**THE PROBLEM:**
Write out the passage below about the French cruiser Kléber word for word, in full.

**PASSAGE PROVIDED:**
+++++
General characteristics
- Class & type: Dupleix-class armored cruiser
- Displacement: 7,700 t (7,578 long tons)
- Length: 132.1 m (433 ft 5 in) (o/a)
- Beam: 17.8 m (58 ft 5 in)
- Draft: 7.46 m (24 ft 6 in)
- Installed power: 20 Niclausse boilers; 17,100 PS (12,600 kW);
- Propulsion: 3 shafts; 3 triple-expansion steam engines
- Speed: 21 knots (39 km/h; 24 mph)
- Range: 6,450 nmi (11,950 km; 7,420 mi) at 10 knots (19 km/h; 12 mph)
- Complement: 569; 607 as flagship;
- Armament: 4 × twin 164.7 mm (6.5 in) guns; 4 × single 100 mm (3.9 in) guns; 10 × single 47 mm (1.9 in) guns; 4 × single 37 mm (1.5 in) guns ; 2 × 450 mm (17.7 in) torpedo tubes;
- Armor: Waterline belt: 84–102 mm (3.3–4.0 in); Deck: 42–70 mm (1.7–2.8 in); Gun turrets: 110 mm (4.3 in); Barbettes: 120 mm (4.7 in); Conning tower: 100–120 mm (3.9–4.7 in);

= French cruiser Kléber =

Dupleix-class armoured cruiser

Kléber was one of three armored cruisers built for the French Navy (Marine Nationale) in the first decade of the 20th century. Designed for overseas service and armed with eight 164.7 mm guns, the ships were smaller and less powerfully armed than their predecessors. Completed in 1904, Kléber was initially assigned to the Mediterranean Squadron (Escadre de la Méditerranée) before she was transferred to the Atlantic Division (Division de l'Atlantique) three years later, where she often served as a flagship. The ship was reduced to reserve in 1909–1910 before she was sent to the Far East in 1911. Kléber returned to France two years later and was again placed in reserve.
+++++
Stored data

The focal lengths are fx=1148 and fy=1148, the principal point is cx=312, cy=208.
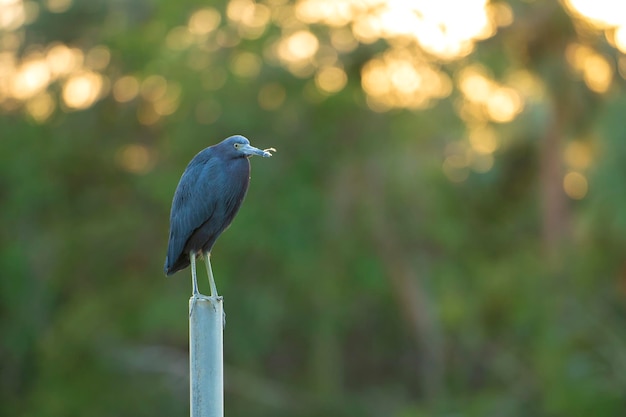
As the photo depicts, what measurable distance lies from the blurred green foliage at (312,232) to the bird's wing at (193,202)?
1276cm

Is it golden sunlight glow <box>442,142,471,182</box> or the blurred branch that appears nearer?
the blurred branch

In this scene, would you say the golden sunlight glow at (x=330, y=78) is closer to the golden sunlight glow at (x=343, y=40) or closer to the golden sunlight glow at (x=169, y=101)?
the golden sunlight glow at (x=343, y=40)

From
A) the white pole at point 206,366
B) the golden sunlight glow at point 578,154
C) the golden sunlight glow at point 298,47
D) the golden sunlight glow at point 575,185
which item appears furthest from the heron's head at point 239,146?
the golden sunlight glow at point 575,185

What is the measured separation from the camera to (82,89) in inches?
942

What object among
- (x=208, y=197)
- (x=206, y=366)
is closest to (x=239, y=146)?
(x=208, y=197)

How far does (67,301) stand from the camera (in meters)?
24.6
+++++
**ANSWER SPACE:**
General characteristics
- Class & type: Dupleix-class armored cruiser
- Displacement: 7,700 t (7,578 long tons)
- Length: 132.1 m (433 ft 5 in) (o/a)
- Beam: 17.8 m (58 ft 5 in)
- Draft: 7.46 m (24 ft 6 in)
- Installed power: 20 Niclausse boilers; 17,100 PS (12,600 kW);
- Propulsion: 3 shafts; 3 triple-expansion steam engines
- Speed: 21 knots (39 km/h; 24 mph)
- Range: 6,450 nmi (11,950 km; 7,420 mi) at 10 knots (19 km/h; 12 mph)
- Complement: 569; 607 as flagship;
- Armament: 4 × twin 164.7 mm (6.5 in) guns; 4 × single 100 mm (3.9 in) guns; 10 × single 47 mm (1.9 in) guns; 4 × single 37 mm (1.5 in) guns ; 2 × 450 mm (17.7 in) torpedo tubes;
- Armor: Waterline belt: 84–102 mm (3.3–4.0 in); Deck: 42–70 mm (1.7–2.8 in); Gun turrets: 110 mm (4.3 in); Barbettes: 120 mm (4.7 in); Conning tower: 100–120 mm (3.9–4.7 in);

= French cruiser Kléber =

Dupleix-class armoured cruiser

Kléber was one of three armored cruisers built for the French Navy (Marine Nationale) in the first decade of the 20th century. Designed for overseas service and armed with eight 164.7 mm guns, the ships were smaller and less powerfully armed than their predecessors. Completed in 1904, Kléber was initially assigned to the Mediterranean Squadron (Escadre de la Méditerranée) before she was transferred to the Atlantic Division (Division de l'Atlantique) three years later, where she often served as a flagship. The ship was reduced to reserve in 1909–1910 before she was sent to the Far East in 1911. Kléber returned to France two years later and was again placed in reserve.